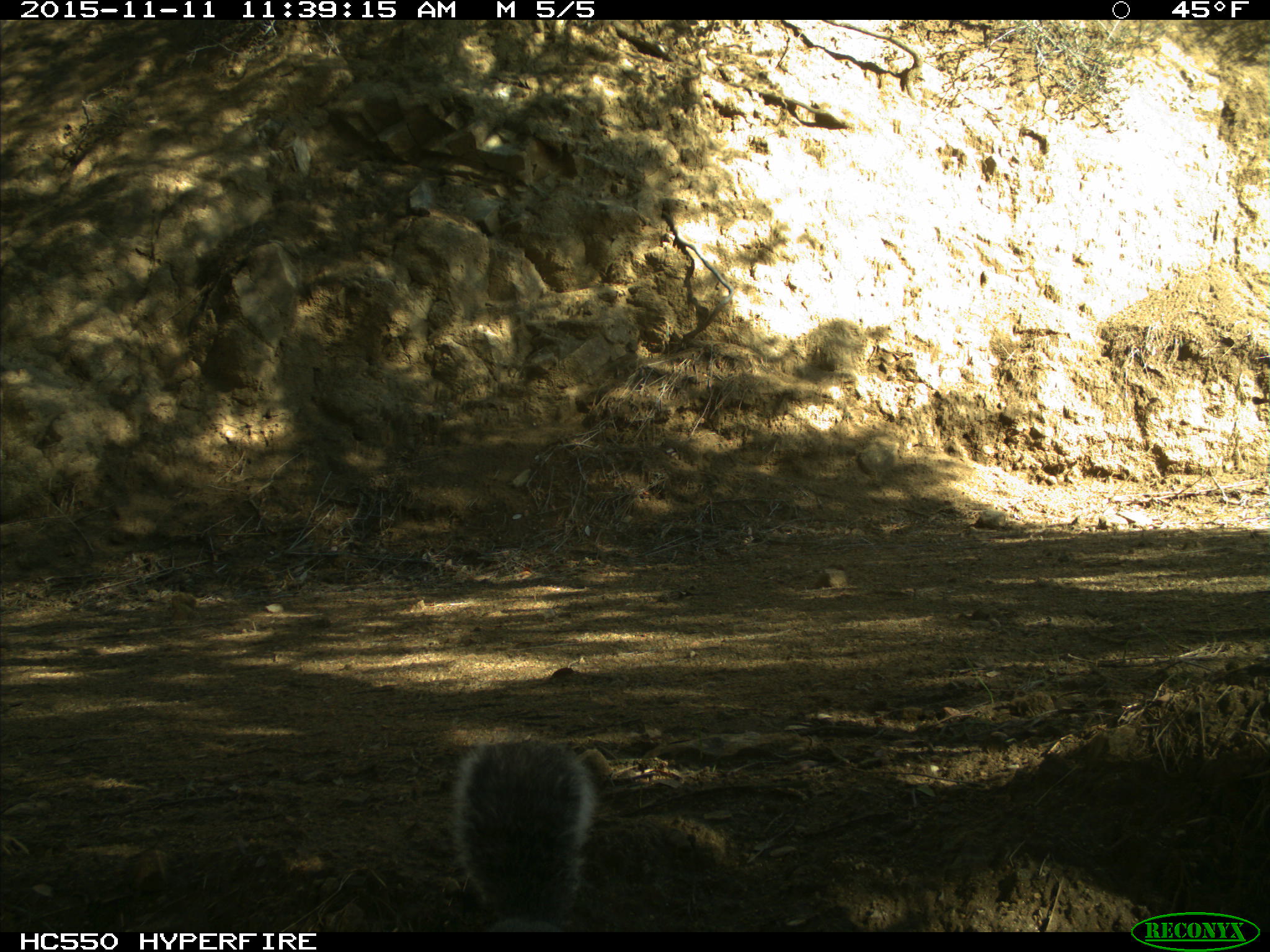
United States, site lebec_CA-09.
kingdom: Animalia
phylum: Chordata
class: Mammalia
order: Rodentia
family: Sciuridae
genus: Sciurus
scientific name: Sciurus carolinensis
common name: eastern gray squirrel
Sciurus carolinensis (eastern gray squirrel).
________________________________________
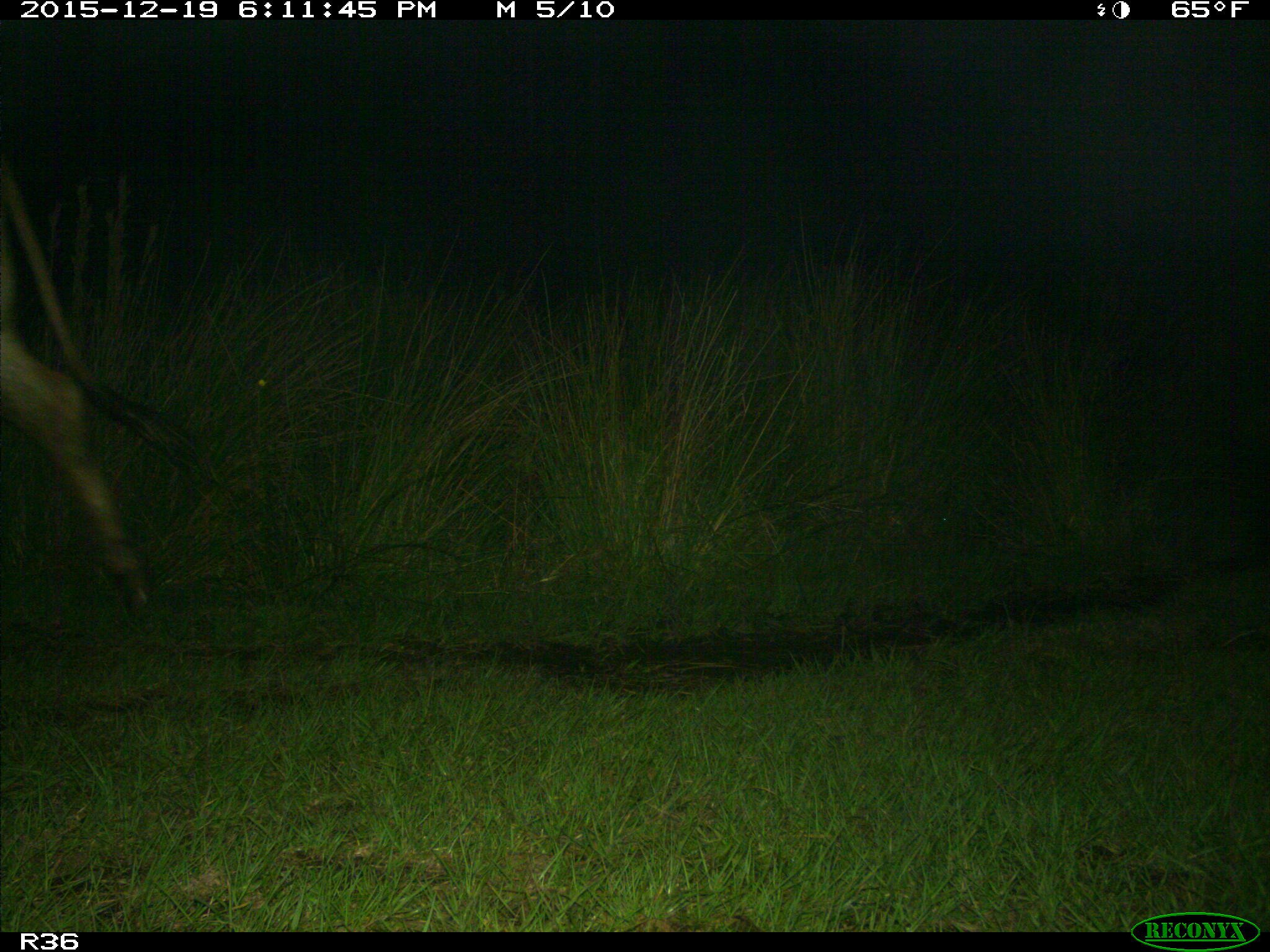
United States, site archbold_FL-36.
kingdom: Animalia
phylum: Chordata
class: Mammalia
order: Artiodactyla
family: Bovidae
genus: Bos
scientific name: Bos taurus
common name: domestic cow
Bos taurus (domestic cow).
________________________________________
WORK TO COMPLETE:
Which of the lines above hold the word "States"? Copy each one.

FINISHED TASK:
United States, site lebec_CA-09.
United States, site archbold_FL-36.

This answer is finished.